Task description
Rewrite each of the entries below, replacing "Out of" with "Among" and leaving everything else unchanged. Omit the pictures from your answer.

Extracted records
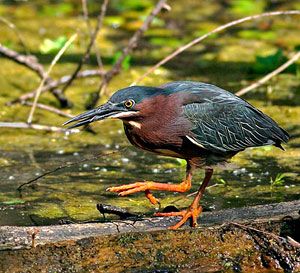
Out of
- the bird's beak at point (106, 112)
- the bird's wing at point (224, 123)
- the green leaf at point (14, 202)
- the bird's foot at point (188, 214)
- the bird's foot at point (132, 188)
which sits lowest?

Task solution
Among
- the bird's beak at point (106, 112)
- the bird's wing at point (224, 123)
- the green leaf at point (14, 202)
- the bird's foot at point (188, 214)
- the bird's foot at point (132, 188)
which sits lowest?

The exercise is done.